Q.: There was a time when I was convinced that store credit cards were the way to go. Unfortunately, they got the best of me. Five years later, I’m still trying to pay them off. The problem is that the interest on the cards is as much as 22 percent. I am not even close to paying off the principal amounts. My credit is shot, and I can’t get any loans at the moment.
Do you think I should consider debt consolidation? I have contacted the companies and asked them to lower the interest rates, but to no avail. I don’t know where to turn next. – Reader, via email
A.: When you say "debt consolidation," I think you are referring to companies that negotiate with your creditors for lower rates of interest. Debt consolidators most likely would charge you an upfront fee; they also might charge you a percentage of the amount you pay the lender. Even though you might end up paying less per month because of these companies’ ability to negotiate with your creditors, I would be reluctant to pay a continuing fee.

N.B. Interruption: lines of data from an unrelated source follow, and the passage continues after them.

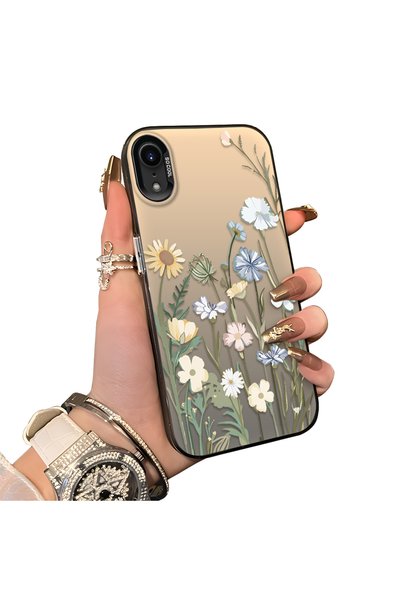 CHICASELUX حافظة هاتف بنمط الزهور البرية الكلاسيكية متوافقة مع iPhone XR، حاف...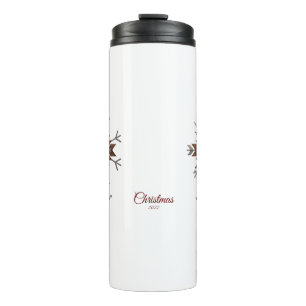 Jeff and Deedee travel nug Thermal Tumbler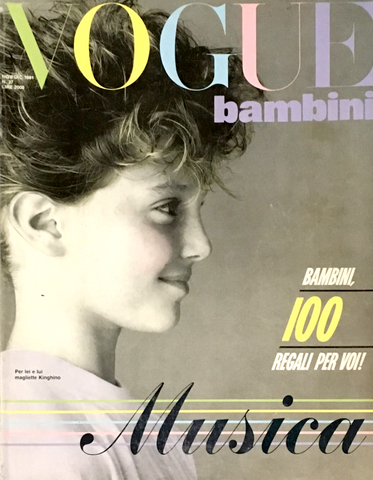VOGUE Italia BAMBINI Kids Children Enfant Fashion RARE Magazine Winter 1981 #37
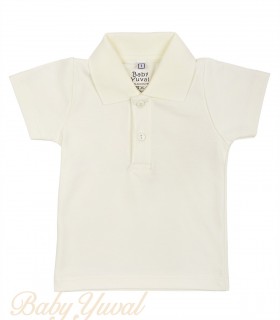 Polo Camisero de Algodón | Cream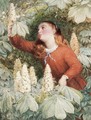 Picking Chestnuts - (after) Sir Hubert Von Herkomer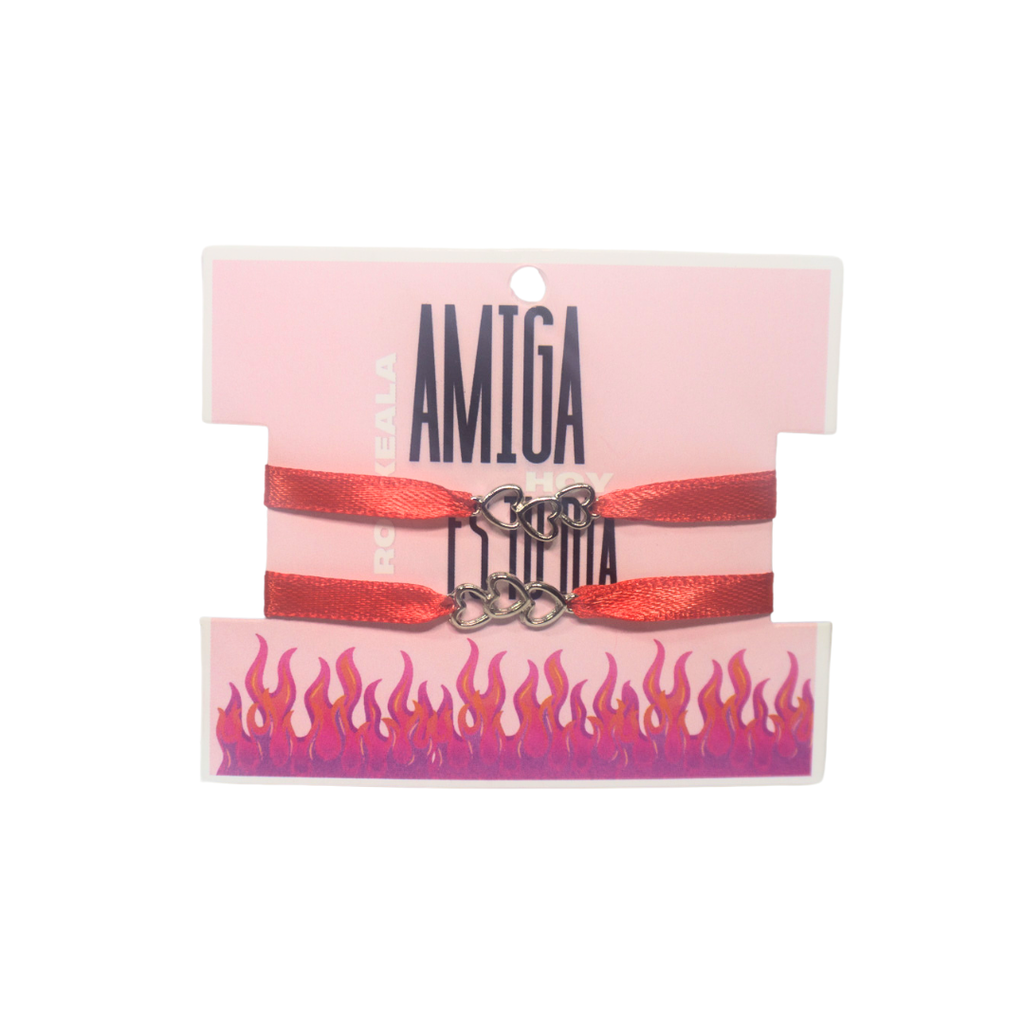 PULSERA LAZO ROJO DIA DEL AMIGO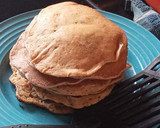 A picture of step 5 of Hummingbird pancakes #themechallenge.
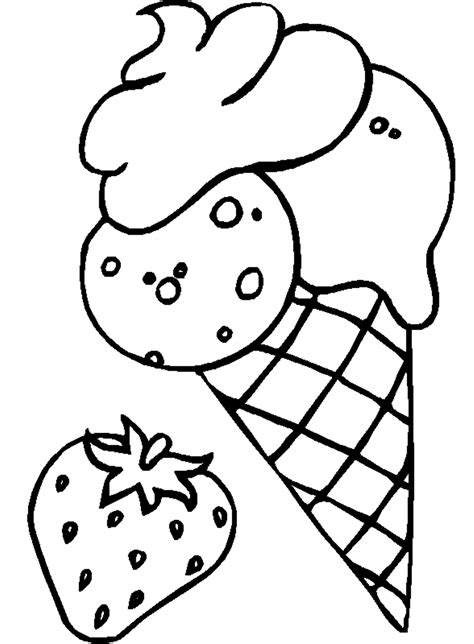 free printable ice cream coloring pages for kids - coloring pages of ...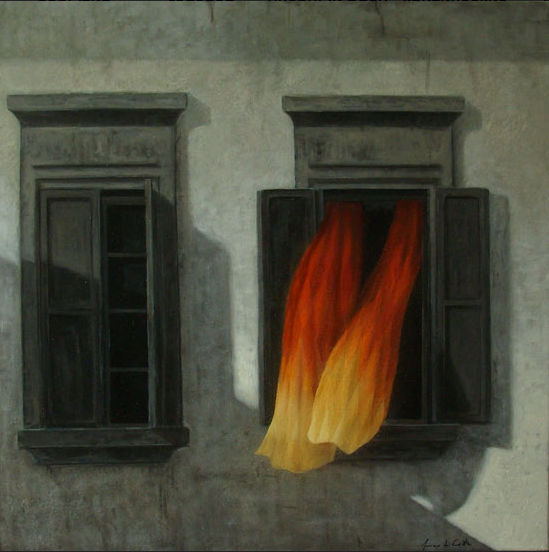 Luca di Castri. «Огонь». Cтанковая живопись - 2013 г.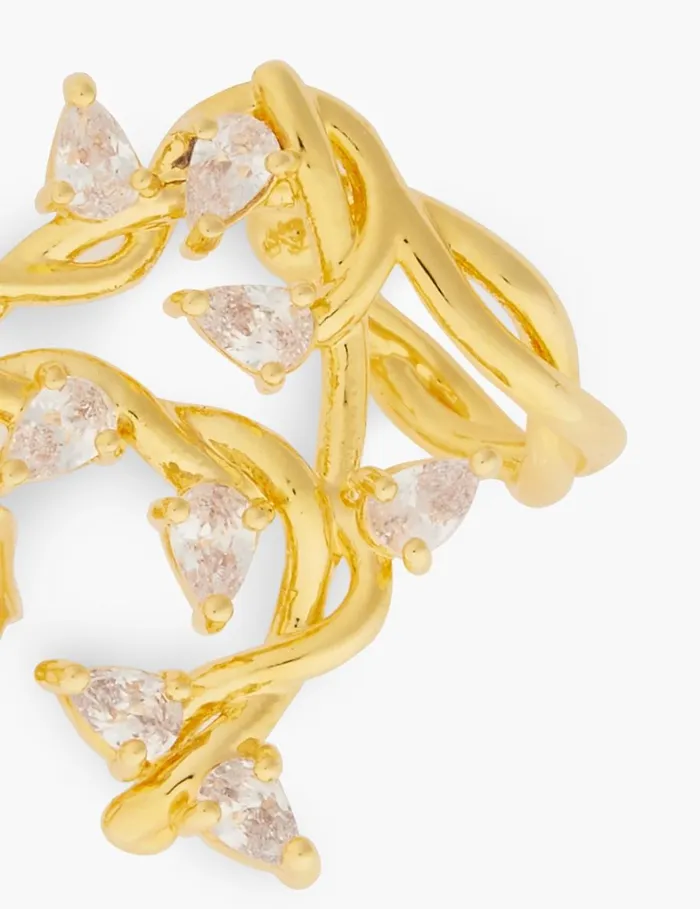 Women Earrings Zimmermann Zimmermann Radiant Ear Crawler Gold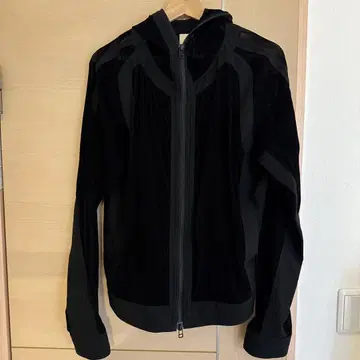 jian ye 24ss mesh hood  black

If you have a full-time job and cannot put a dent in this debt, you should consider getting a part-time job and devoting that money to paying it down. Good luck.
Q.: My mother recently died, and I discovered she has no will, estate, executor, etc. When she died, she had only $350 in her bank account, which has subsequently been closed out.
She has outstanding bills, and there is no money to pay any of them. She didn’t even have life insurance that we could use to pay these bills. We had to pay for the funeral with the money she had and supplement it with our own money. What happens to the rest of her bills? – Reader, via email
A.: The easiest thing for you to do is to write to each of the creditors. Enclose a copy of your mother’s death certificate, along with a letter telling the creditor that there was no money left in her estate even to pay for her funeral. You can further state that the estate was not probated because there was nothing to probate.
I think this should close out the matter. Whatever you do, don’t ignore the bills. Meet this head-on and let the creditors know the situation.